DATA SUPPLIED
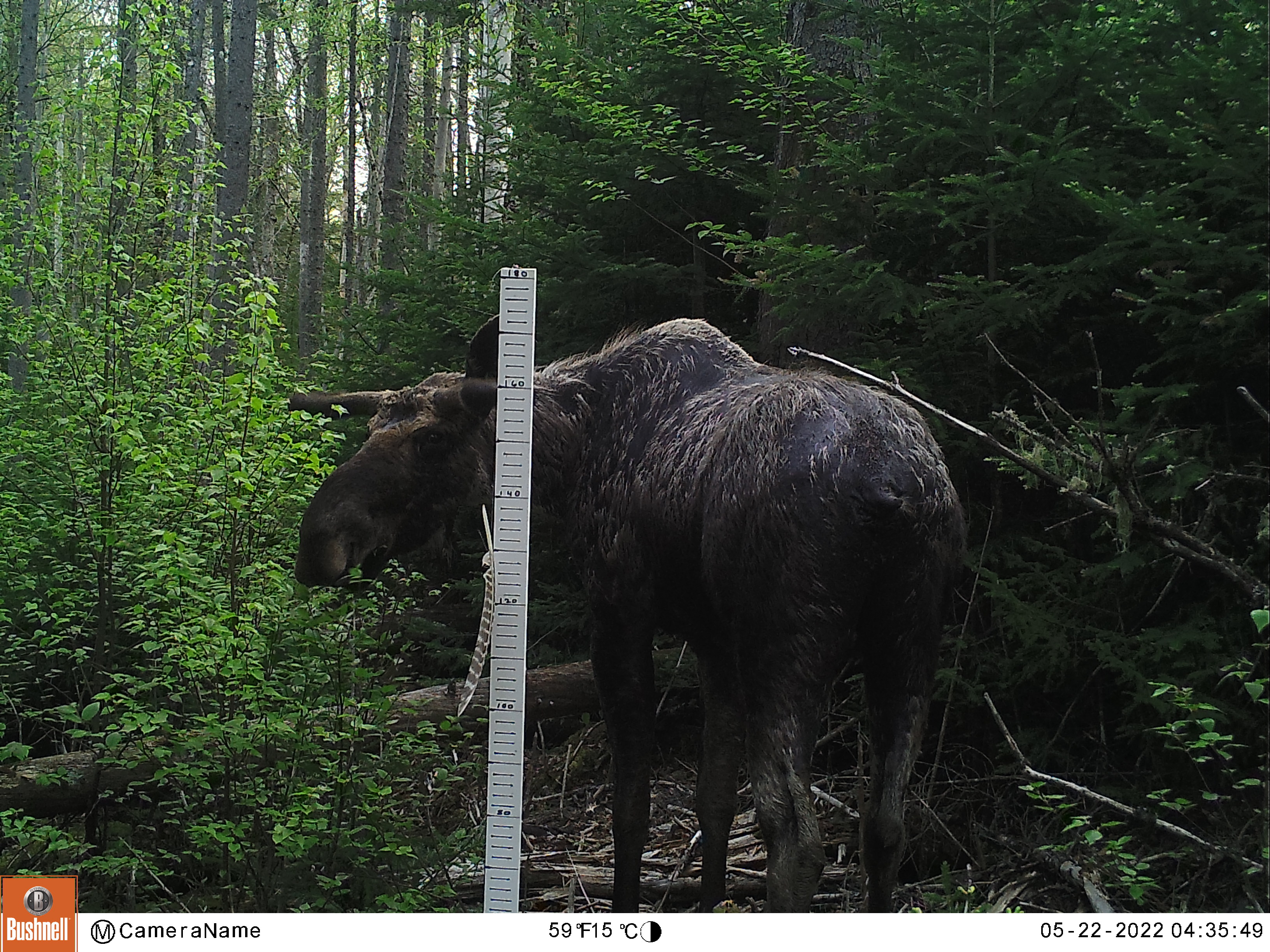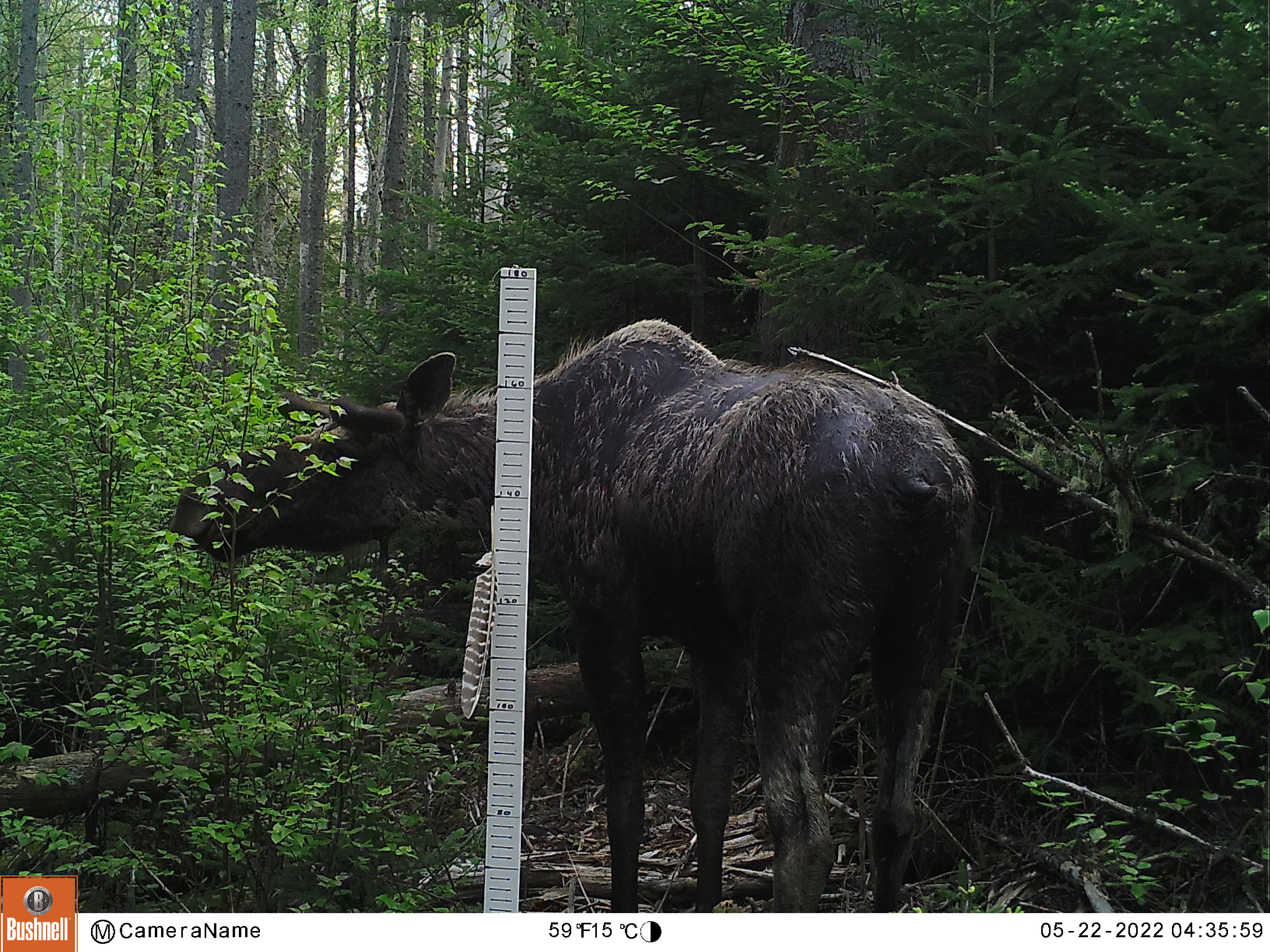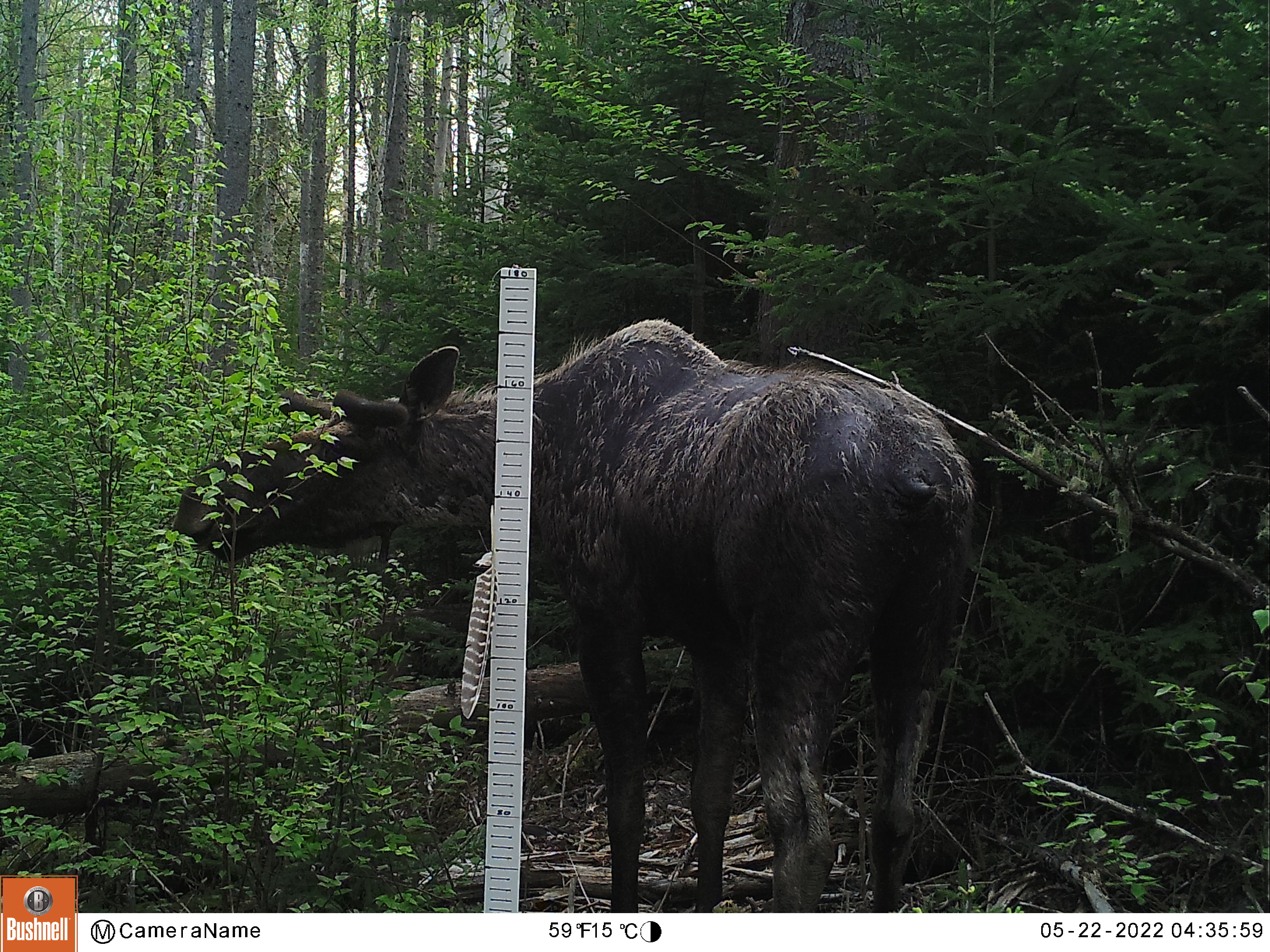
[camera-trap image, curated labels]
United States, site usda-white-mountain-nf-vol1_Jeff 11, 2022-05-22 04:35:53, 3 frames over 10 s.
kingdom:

==

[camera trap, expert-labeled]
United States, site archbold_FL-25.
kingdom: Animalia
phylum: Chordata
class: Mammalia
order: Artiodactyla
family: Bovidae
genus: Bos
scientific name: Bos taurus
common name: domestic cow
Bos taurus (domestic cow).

EXERCISE REQUIREMENTS
Please tally the lines above that contain "United" and report nothing but the total.

WRITTEN REPLY
2